■ Written task A
Convert the records, from the line containing "Can you tell" through the end of the records, into a JSON list of strings with one string per line. Skip blank lines and leave out the pictures.
::: Excerpt to read
Jayne: That's a good idea. Good idea. Tell us where the stuff's at so I can shoot you. Mal: Point of interest? Offering to shoot us might not work so well as an incentive as you might imagine.

'Out Of Gas'


Natter 64: Yes, we still need you  

Off-topic discussion. Wanna talk about corsets, duct tape, or physics? This is the place. Detailed discussion of any current-season TV must be whitefonted.


sarameg - Dec 14, 2009 4:54:36 pm PST #25095 of 30001

Yeah, I'm only leader when it is convenient.

Matt, um...I'm not sure if I should be wishing structural collapse. Maybe someone-legit-locked-out in a panic?


Lee - Dec 14, 2009 4:58:42 pm PST #25096 of 30001
The feeling you get when your brain finally lets your heart get in its pants.

I just tried TJ's new (at least to me) Heat & Serve Tandoori Style Butter chicken with butternut squash, spinach, and peppers on rice. It doesn't have any real resemblance to Indian food, but it was very yummy.


Matt the Bruins fan - Dec 14, 2009 5:00:20 pm PST #25097 of 30001
"I remember when they eventually introduced that drug kingpin who murdered people and smuggled drugs inside snakes and I was like 'Finally. A normal person.'” —RahvinDragand

It's a pushbutton code lock, so anyone that should be getting in knows the code, and could go around the back if it's not functioning.
::::::
■ Written task B
Reproduce the forum thread excerpt above verbatim, in full.
::: Stored data
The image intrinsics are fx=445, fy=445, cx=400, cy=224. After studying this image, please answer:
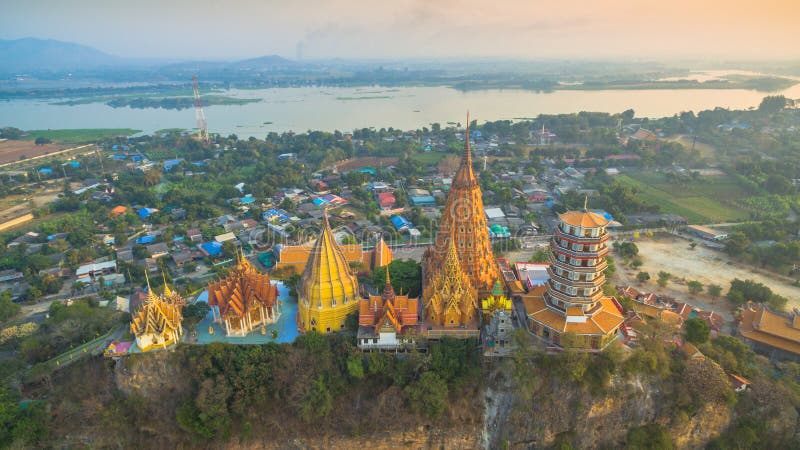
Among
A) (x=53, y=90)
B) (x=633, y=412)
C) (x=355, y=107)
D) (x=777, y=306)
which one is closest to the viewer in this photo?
(x=633, y=412)

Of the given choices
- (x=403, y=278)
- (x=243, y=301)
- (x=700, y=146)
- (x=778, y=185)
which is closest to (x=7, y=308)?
(x=243, y=301)

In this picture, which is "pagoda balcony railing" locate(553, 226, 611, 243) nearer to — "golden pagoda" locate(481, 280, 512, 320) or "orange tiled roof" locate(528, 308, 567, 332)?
"orange tiled roof" locate(528, 308, 567, 332)

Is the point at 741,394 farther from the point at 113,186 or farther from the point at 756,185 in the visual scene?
Answer: the point at 113,186

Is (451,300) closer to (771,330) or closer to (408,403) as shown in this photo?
(408,403)

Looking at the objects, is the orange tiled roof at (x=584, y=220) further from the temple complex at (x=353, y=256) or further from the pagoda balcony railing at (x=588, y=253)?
the temple complex at (x=353, y=256)

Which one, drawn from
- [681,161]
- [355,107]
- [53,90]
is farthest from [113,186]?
[53,90]

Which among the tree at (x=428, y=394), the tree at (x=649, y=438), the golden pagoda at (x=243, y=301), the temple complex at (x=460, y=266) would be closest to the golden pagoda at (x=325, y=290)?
the golden pagoda at (x=243, y=301)
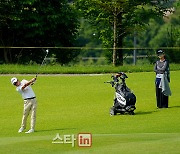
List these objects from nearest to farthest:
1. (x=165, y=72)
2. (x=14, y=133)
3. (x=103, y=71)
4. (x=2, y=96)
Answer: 1. (x=14, y=133)
2. (x=165, y=72)
3. (x=2, y=96)
4. (x=103, y=71)

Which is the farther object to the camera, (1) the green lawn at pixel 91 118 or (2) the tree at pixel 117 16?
(2) the tree at pixel 117 16

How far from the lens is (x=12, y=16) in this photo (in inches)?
1961

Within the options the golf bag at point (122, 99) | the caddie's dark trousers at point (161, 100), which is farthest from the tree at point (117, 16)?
the golf bag at point (122, 99)


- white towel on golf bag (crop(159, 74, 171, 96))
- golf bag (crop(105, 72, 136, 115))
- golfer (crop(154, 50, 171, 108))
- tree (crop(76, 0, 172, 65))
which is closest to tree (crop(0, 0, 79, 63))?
tree (crop(76, 0, 172, 65))

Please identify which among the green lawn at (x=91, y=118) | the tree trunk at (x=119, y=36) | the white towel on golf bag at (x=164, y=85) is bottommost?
the green lawn at (x=91, y=118)

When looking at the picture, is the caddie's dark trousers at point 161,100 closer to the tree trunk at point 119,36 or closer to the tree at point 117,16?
the tree at point 117,16

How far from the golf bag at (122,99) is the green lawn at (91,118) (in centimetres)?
28

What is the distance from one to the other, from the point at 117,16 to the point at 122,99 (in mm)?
23977

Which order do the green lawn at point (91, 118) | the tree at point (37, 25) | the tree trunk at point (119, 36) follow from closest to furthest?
the green lawn at point (91, 118), the tree trunk at point (119, 36), the tree at point (37, 25)

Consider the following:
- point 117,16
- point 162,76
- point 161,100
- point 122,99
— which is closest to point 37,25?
point 117,16

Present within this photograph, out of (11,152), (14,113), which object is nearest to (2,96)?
(14,113)

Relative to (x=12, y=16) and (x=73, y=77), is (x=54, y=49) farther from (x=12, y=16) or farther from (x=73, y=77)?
(x=73, y=77)

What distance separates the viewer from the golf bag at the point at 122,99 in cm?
2630

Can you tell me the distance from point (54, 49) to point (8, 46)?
9.69 ft
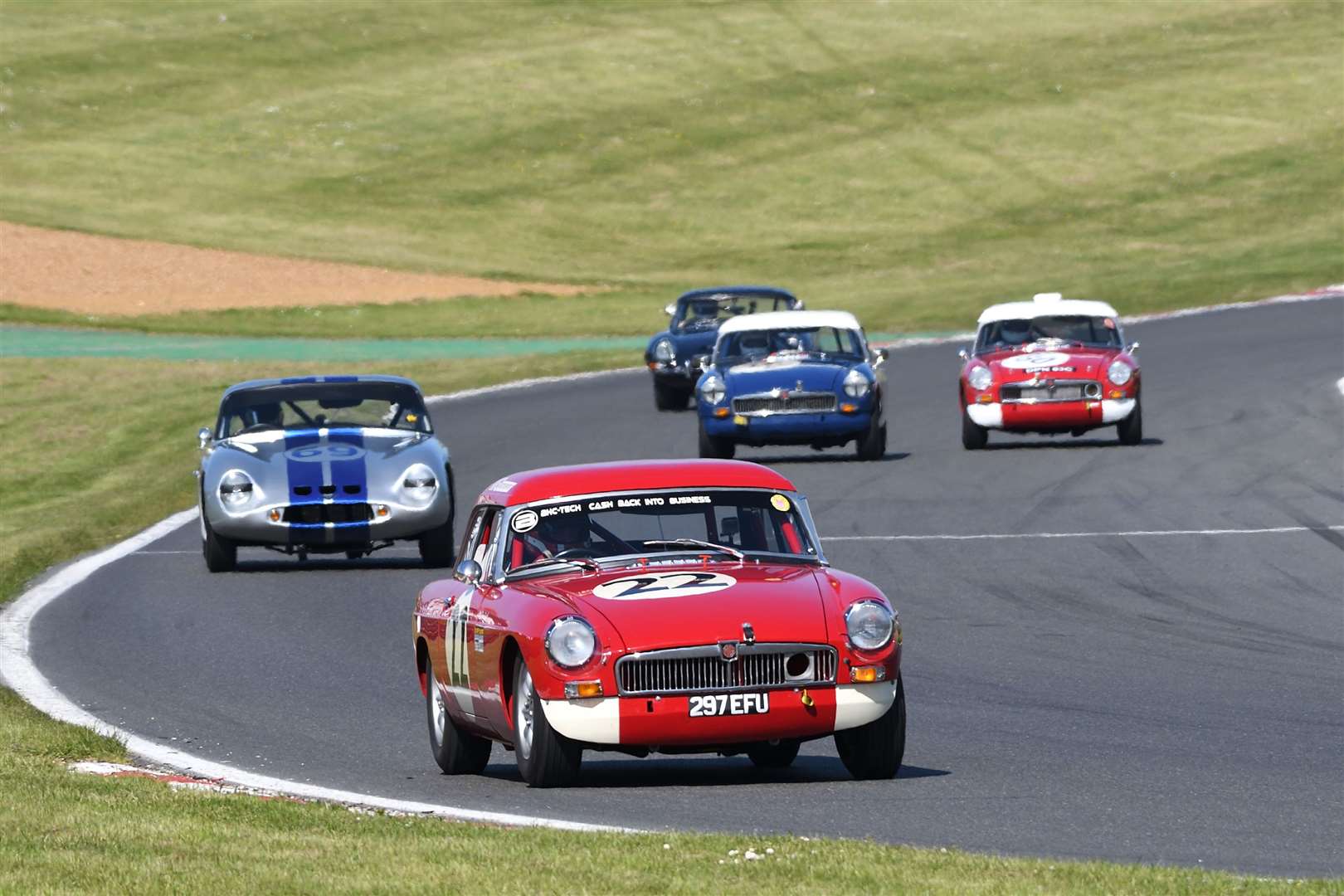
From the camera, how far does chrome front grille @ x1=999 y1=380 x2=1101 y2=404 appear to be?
Answer: 2417 centimetres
::::::
■ Task result A
[
  "Can you tell me the distance from point (54, 49) to point (8, 46)?",
  "9.69 ft",
  "From the camera, how far does chrome front grille @ x1=999 y1=380 x2=1101 y2=404 appear to be?",
  "Answer: 2417 centimetres"
]

■ Task result B
Jayne: That's a good idea. Good idea. Tell us where the stuff's at so I can shoot you. Mal: Point of interest? Offering to shoot us might not work so well as an incentive as you might imagine.

'Out Of Gas'


Natter 64: Yes, we still need you  

Off-topic discussion. Wanna talk about corsets, duct tape, or physics? This is the place. Detailed discussion of any current-season TV must be whitefonted.


sarameg - Dec 14, 2009 4:54:36 pm PST #25095 of 30001

Yeah, I'm only leader when it is convenient.

Matt, um...I'm not sure if I should be wishing structural collapse. Maybe someone-legit-locked-out in a panic?


Lee - Dec 14, 2009 4:58:42 pm PST #25096 of 30001
The feeling you get when your brain finally lets your heart get in its pants.

I just tried TJ's new (at least to me) Heat & Serve Tandoori Style Butter chicken with butternut squash, spinach, and peppers on rice. It doesn't have any real resemblance to Indian food, but it was very yummy.


Matt the Bruins fan - Dec 14, 2009 5:00:20 pm PST #25097 of 30001
"I remember when they eventually introduced that drug kingpin who murdered people and smuggled drugs inside snakes and I was like 'Finally. A normal person.'” —RahvinDragand

It's a pushbutton code lock, so anyone that should be getting in knows the code, and could go around the back if it's not functioning.